# Finally a deal... 1TB SSDs for $189



## cadenzajon (Dec 12, 2016)

For anyone else looking for good SSD prices since Black Friday...
https://www.smithbuy.com/micron-1tb-2-5-sata-solid-state-drive-mtfddak1t0mbf-1an1zabyy.html

They accept Paypal and Amazon as checkout, so your purchase is protected regardless of the fact that this is less of a mainstream merchant than the big box stores.

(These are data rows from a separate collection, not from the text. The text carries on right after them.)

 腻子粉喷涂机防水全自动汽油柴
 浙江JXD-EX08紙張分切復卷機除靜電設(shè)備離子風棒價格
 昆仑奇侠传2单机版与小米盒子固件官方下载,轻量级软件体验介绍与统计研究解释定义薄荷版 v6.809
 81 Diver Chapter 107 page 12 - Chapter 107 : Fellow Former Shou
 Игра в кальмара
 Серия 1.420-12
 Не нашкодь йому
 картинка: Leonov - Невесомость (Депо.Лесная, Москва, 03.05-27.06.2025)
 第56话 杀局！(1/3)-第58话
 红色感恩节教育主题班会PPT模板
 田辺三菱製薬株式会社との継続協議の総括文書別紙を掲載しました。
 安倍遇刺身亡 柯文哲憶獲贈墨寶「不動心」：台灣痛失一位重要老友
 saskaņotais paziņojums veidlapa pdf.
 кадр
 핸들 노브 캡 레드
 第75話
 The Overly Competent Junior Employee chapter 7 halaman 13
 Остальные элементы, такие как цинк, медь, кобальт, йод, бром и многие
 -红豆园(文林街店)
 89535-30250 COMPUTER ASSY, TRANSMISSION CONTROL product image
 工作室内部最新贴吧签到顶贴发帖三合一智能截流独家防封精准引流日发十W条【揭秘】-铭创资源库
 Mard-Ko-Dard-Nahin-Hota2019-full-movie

Here's a full review on the Micron brand and drive:
http://www.anandtech.com/show/8528/micron-m600-128gb-256gb-1tb-ssd-review-nda-placeholder


----------



## synthpunk (Dec 12, 2016)

I believe Micron is made by crucial or vice a versa so it should be I say should be a safe bet I'm going to order one now


----------



## Matt Riley (Dec 12, 2016)

Are these good for streaming samples?


----------



## cadenzajon (Dec 12, 2016)

Yes.


----------



## NameOfBand (Dec 12, 2016)

Hmm, why the wierd picture? Are these any good? Is it a safe site to buy from?


----------



## cadenzajon (Dec 12, 2016)

No red flags so far... and the drives appear to have a fine reputation.


----------



## synthpunk (Dec 14, 2016)

Mine came today, a day early I just formatted it and it's working great no complications

Nice to have CSS, Tundra, and some other things on their own SSD now


----------



## jonnybutter (Dec 14, 2016)

Out of stock


----------



## kitekrazy (Dec 14, 2016)

jonnybutter said:


> *Out of stock *



My least favorite flavor of SSDs.


----------